* **TASK PROMPT**
Transcribe each record word for word. Skip the images.

+-------+

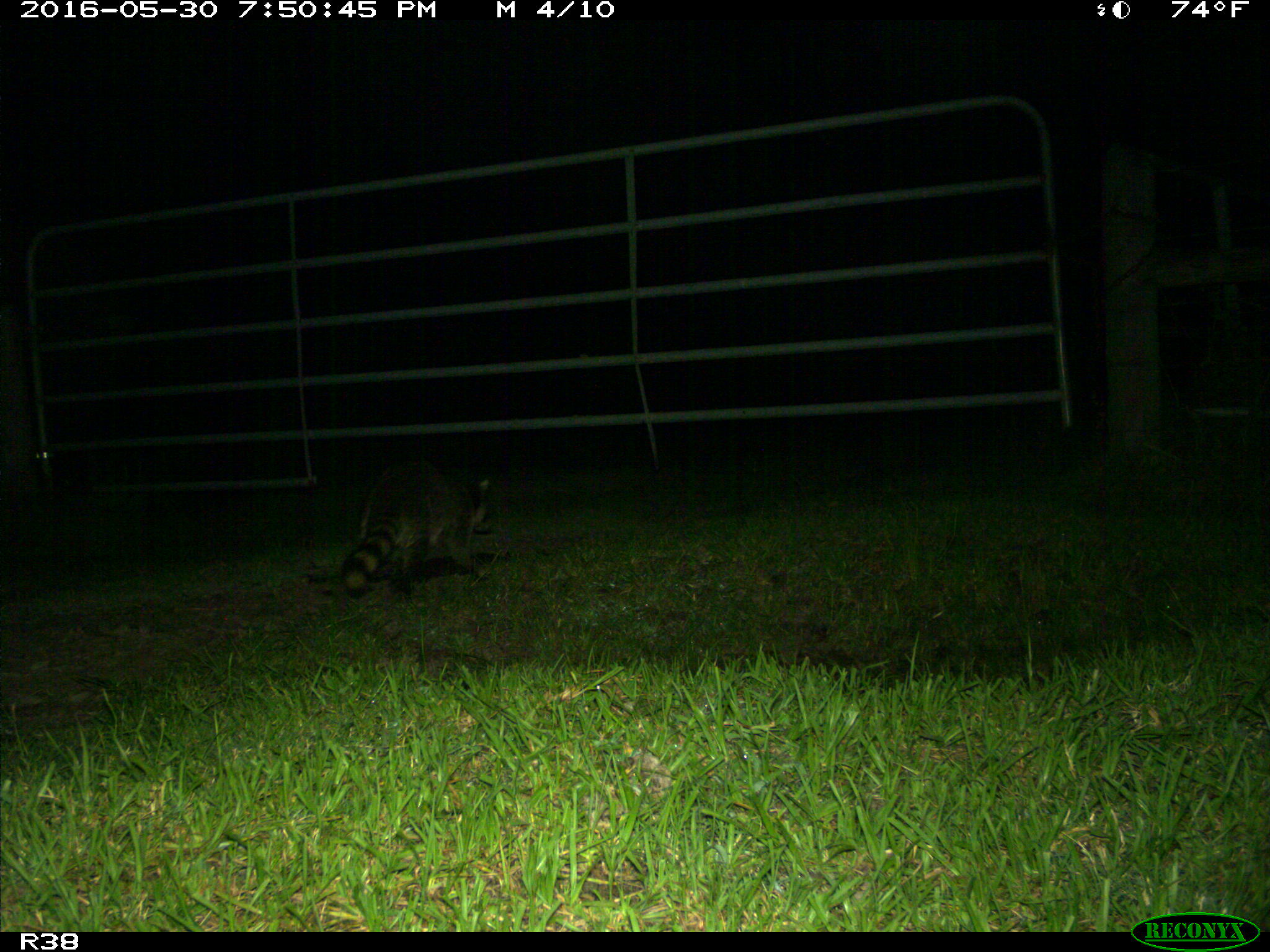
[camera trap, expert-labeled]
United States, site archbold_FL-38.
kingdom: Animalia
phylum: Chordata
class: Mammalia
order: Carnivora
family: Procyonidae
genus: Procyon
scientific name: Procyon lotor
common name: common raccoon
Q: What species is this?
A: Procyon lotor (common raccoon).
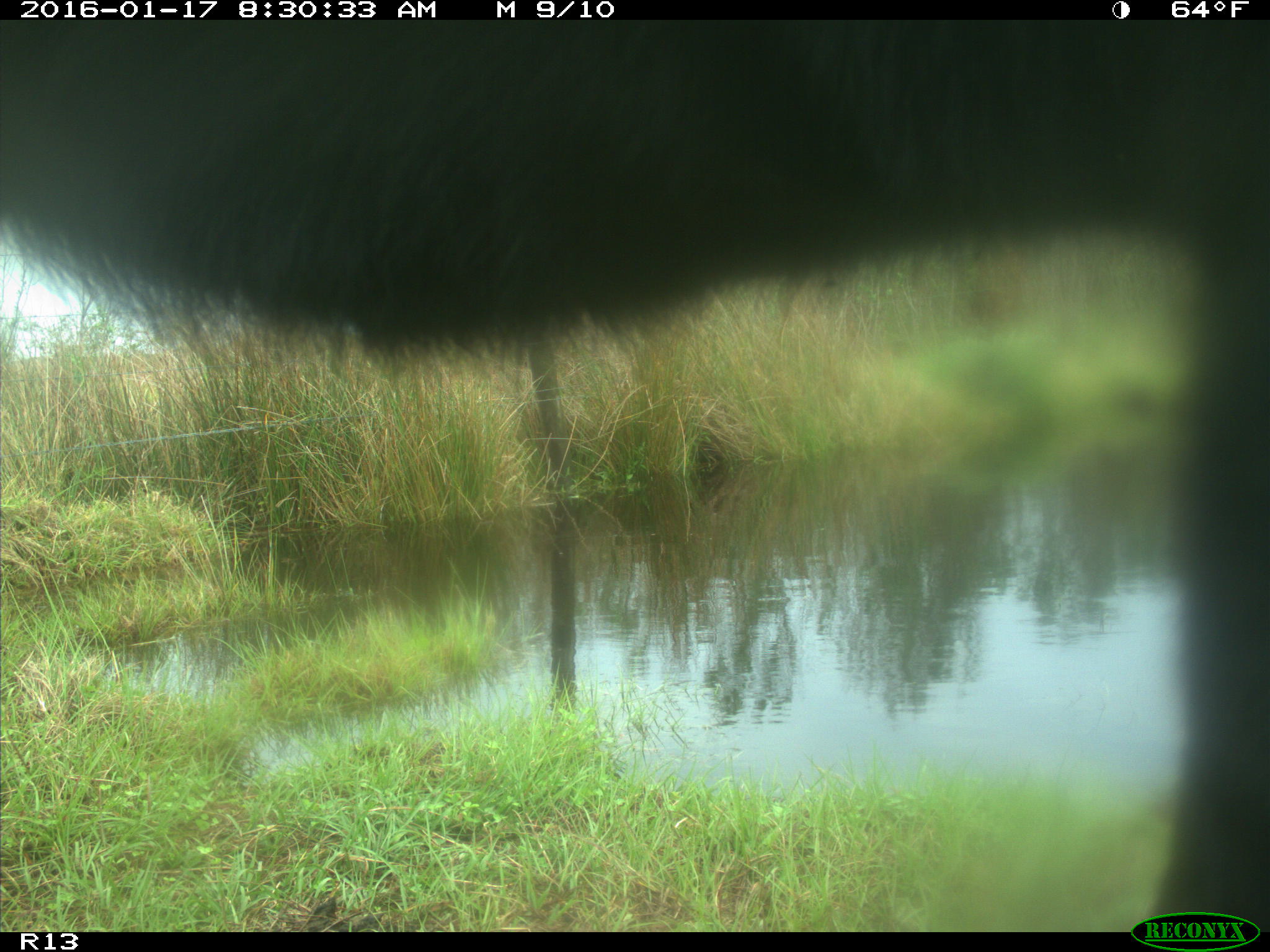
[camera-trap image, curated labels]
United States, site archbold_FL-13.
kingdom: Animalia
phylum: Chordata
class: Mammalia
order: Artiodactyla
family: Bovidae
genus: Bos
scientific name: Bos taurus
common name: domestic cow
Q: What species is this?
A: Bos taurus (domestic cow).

+-------+

* **RESULT FOR THIS TASK**
[camera trap, expert-labeled]
United States, site archbold_FL-38.
kingdom: Animalia
phylum: Chordata
class: Mammalia
order: Carnivora
family: Procyonidae
genus: Procyon
scientific name: Procyon lotor
common name: common raccoon
Q: What species is this?
A: Procyon lotor (common raccoon).
[camera-trap image, curated labels]
United States, site archbold_FL-13.
kingdom: Animalia
phylum: Chordata
class: Mammalia
order: Artiodactyla
family: Bovidae
genus: Bos
scientific name: Bos taurus
common name: domestic cow
Q: What species is this?
A: Bos taurus (domestic cow).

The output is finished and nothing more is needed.